| Exercise aim |
Among the lines below, restate word for word only those from the line with "Gold sake in flute glass" through the line with "A bride wearing", with both end lines kept.

*** Dataset records Section Begins ***

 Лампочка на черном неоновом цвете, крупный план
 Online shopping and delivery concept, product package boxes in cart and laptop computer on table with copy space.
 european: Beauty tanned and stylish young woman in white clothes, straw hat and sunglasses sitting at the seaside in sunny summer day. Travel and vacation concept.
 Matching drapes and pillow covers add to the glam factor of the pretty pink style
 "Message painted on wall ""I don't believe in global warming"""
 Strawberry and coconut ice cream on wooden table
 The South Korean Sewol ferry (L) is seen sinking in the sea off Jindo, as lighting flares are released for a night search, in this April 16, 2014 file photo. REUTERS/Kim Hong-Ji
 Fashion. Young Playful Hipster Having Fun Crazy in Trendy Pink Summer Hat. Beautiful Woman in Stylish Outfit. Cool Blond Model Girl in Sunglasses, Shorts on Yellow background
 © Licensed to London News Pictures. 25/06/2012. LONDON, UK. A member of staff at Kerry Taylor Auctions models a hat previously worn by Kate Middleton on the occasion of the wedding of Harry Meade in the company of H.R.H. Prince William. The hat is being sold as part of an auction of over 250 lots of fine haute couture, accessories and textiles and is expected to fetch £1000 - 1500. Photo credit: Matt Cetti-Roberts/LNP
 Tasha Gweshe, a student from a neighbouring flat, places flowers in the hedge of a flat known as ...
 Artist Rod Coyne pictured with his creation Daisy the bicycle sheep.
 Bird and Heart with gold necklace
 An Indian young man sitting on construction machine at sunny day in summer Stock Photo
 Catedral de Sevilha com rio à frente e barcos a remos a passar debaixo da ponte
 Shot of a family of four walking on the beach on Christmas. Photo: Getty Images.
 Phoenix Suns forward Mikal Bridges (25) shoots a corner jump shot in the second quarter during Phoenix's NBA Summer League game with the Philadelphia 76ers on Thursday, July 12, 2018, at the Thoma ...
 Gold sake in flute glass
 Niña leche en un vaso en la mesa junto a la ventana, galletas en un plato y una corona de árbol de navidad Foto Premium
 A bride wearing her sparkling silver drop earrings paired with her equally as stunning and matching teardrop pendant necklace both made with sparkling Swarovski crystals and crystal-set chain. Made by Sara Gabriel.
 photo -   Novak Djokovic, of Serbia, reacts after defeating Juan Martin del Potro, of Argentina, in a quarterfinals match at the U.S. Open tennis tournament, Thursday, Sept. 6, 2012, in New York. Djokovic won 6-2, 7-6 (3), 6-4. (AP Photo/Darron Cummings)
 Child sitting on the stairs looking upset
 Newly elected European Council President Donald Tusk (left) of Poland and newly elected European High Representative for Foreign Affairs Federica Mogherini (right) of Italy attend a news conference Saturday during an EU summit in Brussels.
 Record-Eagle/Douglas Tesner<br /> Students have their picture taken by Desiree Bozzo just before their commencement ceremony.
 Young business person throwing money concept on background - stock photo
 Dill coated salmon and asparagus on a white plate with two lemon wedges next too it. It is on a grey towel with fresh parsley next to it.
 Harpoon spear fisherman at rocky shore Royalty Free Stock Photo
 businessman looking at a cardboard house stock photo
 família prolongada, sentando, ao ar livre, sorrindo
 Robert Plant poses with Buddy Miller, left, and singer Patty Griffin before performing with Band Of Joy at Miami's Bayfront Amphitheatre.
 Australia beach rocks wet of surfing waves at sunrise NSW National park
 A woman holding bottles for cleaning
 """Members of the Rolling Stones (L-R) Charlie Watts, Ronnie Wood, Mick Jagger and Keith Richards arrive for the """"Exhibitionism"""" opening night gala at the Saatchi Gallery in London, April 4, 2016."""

*** Dataset records Section Ends ***

| The answer |
 Gold sake in flute glass
 Niña leche en un vaso en la mesa junto a la ventana, galletas en un plato y una corona de árbol de navidad Foto Premium
 A bride wearing her sparkling silver drop earrings paired with her equally as stunning and matching teardrop pendant necklace both made with sparkling Swarovski crystals and crystal-set chain. Made by Sara Gabriel.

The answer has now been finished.